In natural gas, the US is already turning some of the nation's import terminals into export terminals. After a nearly two-year hiatus, the US Department of Energy has issued permits for three liquefied natural gas export terminals this year, and many expect more on the horizon.

"Forty years later, we have this potential power shift from East back to West because of this tight oil and gas boom and our ability to meet incremental demand," David Goldwyn, former special envoy for international energy affairs under Secretary of State Hillary Clinton and president of his own energy analysis firm, says in a telephone interview. "But neither the government, industry, or the public has yet accepted the fact that circumstances have changed.... We only get this huge geopolitical benefit if we connect the US market to the global market" and export.

Not everyone sees it that way. Natural gas prices are dramatically cheaper in the US than abroad, and critics say opening the industry to exports would drive up prices and erode the nation's competitive advantage.

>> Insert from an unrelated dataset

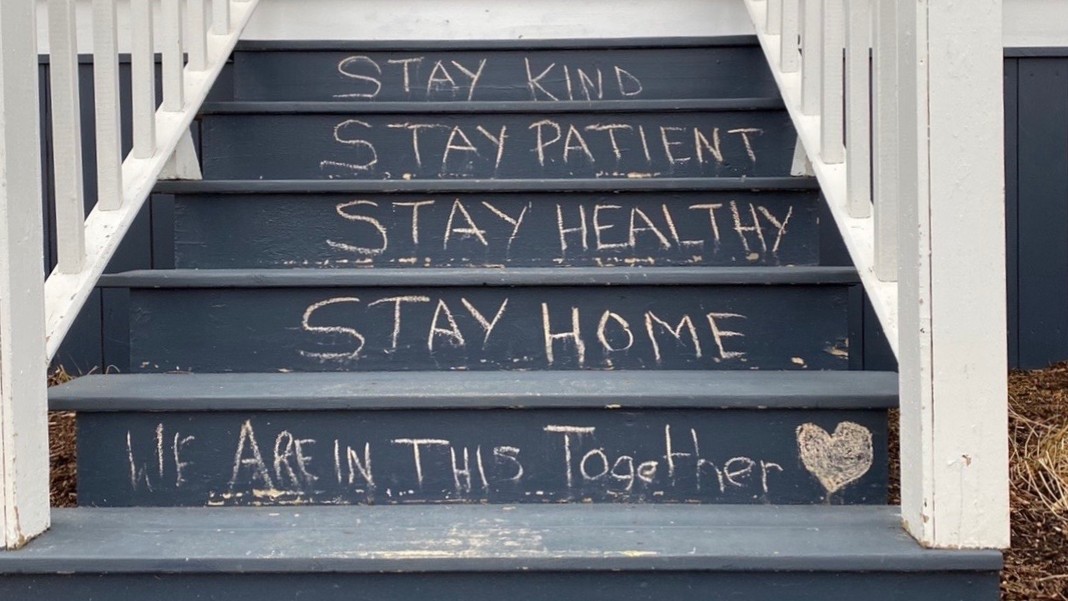 A message about staying home and safe on the front steps of a house in south-end Halifax.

It would also further incentivize drilling for natural gas, which is a cleaner fossil fuel than coal but still produces carbon dioxide at a time when many scientists say the atmosphere already has a dangerously high concentration of the heat-trapping gas.

It's why the technique has stirred environmental opposition and remains controversial among the broader public. Forty-four percent of Americans favor the increased use of fracking, according to a September Pew Research poll, while 49 percent oppose it. That's up 11 points from the 38 percent of Americans who opposed increased use of fracking when asked in March.